**TASK DIRECTIONS**: Please convert everything from the line containing "Which is correct: the" down to the end of the entries into a numbered list, with both ends included. Leave out the blank lines.

Data drawn from a collection:
● ● ● ●

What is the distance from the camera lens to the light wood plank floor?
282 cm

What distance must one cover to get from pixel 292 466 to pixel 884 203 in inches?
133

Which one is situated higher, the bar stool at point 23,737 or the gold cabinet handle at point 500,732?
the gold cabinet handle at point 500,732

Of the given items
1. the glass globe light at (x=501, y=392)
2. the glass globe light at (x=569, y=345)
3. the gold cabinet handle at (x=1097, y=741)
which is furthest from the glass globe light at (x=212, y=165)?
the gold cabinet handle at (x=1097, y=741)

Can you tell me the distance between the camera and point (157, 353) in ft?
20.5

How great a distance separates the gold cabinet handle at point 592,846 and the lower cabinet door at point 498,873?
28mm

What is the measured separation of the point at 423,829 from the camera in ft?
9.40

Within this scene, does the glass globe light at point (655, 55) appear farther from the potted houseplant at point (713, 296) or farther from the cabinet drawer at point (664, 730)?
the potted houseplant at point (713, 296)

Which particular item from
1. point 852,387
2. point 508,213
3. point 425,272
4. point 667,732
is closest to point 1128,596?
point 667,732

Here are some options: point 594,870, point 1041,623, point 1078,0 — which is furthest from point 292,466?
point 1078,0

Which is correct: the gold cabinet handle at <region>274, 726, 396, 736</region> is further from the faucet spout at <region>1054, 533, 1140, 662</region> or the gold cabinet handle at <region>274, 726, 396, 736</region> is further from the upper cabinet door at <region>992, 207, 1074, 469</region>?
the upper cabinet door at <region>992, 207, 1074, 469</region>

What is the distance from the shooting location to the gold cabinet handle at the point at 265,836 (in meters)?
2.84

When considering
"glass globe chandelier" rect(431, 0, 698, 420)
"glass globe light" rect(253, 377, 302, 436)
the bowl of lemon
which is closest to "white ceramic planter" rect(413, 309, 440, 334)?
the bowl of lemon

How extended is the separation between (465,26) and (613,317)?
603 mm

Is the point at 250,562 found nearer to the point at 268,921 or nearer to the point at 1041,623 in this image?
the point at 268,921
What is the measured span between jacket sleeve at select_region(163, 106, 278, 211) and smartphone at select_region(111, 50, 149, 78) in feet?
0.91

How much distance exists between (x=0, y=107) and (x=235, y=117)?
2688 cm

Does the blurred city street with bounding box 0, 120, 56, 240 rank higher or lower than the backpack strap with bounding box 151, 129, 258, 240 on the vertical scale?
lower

● ● ● ●

**RESPONSE**:
1. Which is correct: the gold cabinet handle at <region>274, 726, 396, 736</region> is further from the faucet spout at <region>1054, 533, 1140, 662</region> or the gold cabinet handle at <region>274, 726, 396, 736</region> is further from the upper cabinet door at <region>992, 207, 1074, 469</region>?
2. the upper cabinet door at <region>992, 207, 1074, 469</region>
3. What is the distance from the shooting location to the gold cabinet handle at the point at 265,836 (in meters)?
4. 2.84
5. When considering
6. "glass globe chandelier" rect(431, 0, 698, 420)
7. "glass globe light" rect(253, 377, 302, 436)
8. the bowl of lemon
9. which is closest to "white ceramic planter" rect(413, 309, 440, 334)?
10. the bowl of lemon
11. How extended is the separation between (465,26) and (613,317)?
12. 603 mm
13. Is the point at 250,562 found nearer to the point at 268,921 or nearer to the point at 1041,623 in this image?
14. the point at 268,921
15. What is the measured span between jacket sleeve at select_region(163, 106, 278, 211) and smartphone at select_region(111, 50, 149, 78) in feet?
16. 0.91
17. How much distance exists between (x=0, y=107) and (x=235, y=117)?
18. 2688 cm
19. Does the blurred city street with bounding box 0, 120, 56, 240 rank higher or lower than the backpack strap with bounding box 151, 129, 258, 240 on the vertical scale?
20. lower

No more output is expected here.